**SOURCE DOCUMENT:**
= = =
In the kitchen, Laura loves the creativity that accompanies working with raw ingredients and unprocessed foods as it allows her to create anything she wants and proves that delicious food does not have to be complicated.
We’re so thankful to have Laura as our first feature. Read on to learn more about her at-home creation!
IngredientsLaura loves to cook, so we knew she would be up to take on the Mystery Box Challenge. So let’s start with what was in the box to see where things go;
- Ramen Noodles from Workshop Vegetarian Cafe
- Soy Tempeh from Tempeh Natural Foods
- Sweet Potatoes from Discovery Organics
- Portobello Mushrooms from Discovery Organics
The final product resulted in a Portobello Mushroom Ramen with Crispy Tempeh. It’s super interesting to see how Laura utilized raw ingredients to make something original and asian-inspired. A zero waste tip courtesy of Laura;
“Rethink what’s normal. Things we have become accustomed to (like putting veggies in plastic bags) may seem normal, but there are ways to do things more sustainably.”
Now for more information about the recipe. Bon Appétit!
Portobello Mushroom Ramen with Crispy TempehServes 4
- 1 large onion, diced
- 2 garlic cloves, minced
- 1-2 tbsp olive oil
- 3 cups veggie stock
- 2 cups water
- 1 cup portobello mushrooms, diced
- ⅛ cup mirin (or rice vinegar)
- 1-2 tbsp white miso paste
- Pepper, to taste
- For spice, add sriracha to taste, or hot chili oil
- 1 sweet potato, diced
- 1 zucchini, diced
- 1 tsp sweet paprika
- 2 tbsp garlic, minced
- 4 tsp ginger, minced
- 2 tbsp olive oil
- 2 cups spinach, chopped finely
- 8 oz tempeh
- 1/4 cup soy sauce
- 2 tbsp honey
Pre-heat oven to 400°F
Over medium high heat, saute the onion in 1 tablespoon olive oil until tender - about 3 minutes. Turn heat to medium, add the garlic and continue to cook onions until they are caramelized. Add the veggie stock, water, and portobellos. Bring to a simmer.
Simmer for 25-30 minutes uncovered on medium heat. Add miso, and pepper to taste. Adjust salt to your liking (feel free to add salt, soy or more miso).
Wait 10 minutes to cool and then blend in batches. Add more water until desired consistency is reached.
= = =
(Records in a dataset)
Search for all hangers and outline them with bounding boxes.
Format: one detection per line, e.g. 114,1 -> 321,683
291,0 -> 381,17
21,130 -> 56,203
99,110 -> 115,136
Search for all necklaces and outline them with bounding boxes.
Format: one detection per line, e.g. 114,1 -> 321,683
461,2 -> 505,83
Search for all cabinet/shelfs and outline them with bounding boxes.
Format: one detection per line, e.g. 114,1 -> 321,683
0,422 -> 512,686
= = =
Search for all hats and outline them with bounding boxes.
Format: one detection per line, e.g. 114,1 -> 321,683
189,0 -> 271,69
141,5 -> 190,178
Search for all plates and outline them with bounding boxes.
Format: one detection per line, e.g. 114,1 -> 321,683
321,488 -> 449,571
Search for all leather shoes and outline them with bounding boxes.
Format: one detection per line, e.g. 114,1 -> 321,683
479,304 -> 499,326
= = =
**PROBLEM 1:** According to the ramen feature, why does Laura love working with raw ingredients and unprocessed foods? Answer in one to three sentences.
**PROBLEM 2:** Transcribe the ramen feature from the words "In the kitchen, Laura" up to and including the words "to be complicated.".
**PROBLEM 3:**
Answer these questions using the ramen feature:
(a) Which supplier provided the sweet potatoes in the Mystery Box?
(b) How many people does the Portobello Mushroom Ramen with Crispy Tempeh serve?
(c) To what temperature should the oven be pre-heated?

**RESPONSE BOX 1:** Laura loves the creativity that comes with raw ingredients and unprocessed foods because it lets her create anything she wants. It also proves that delicious food does not have to be complicated.

**RESPONSE BOX 2:**
In the kitchen, Laura loves the creativity that accompanies working with raw ingredients and unprocessed foods as it allows her to create anything she wants and proves that delicious food does not have to be complicated.

**RESPONSE BOX 3:**
(a) Discovery Organics
(b) 4
(c) 400°F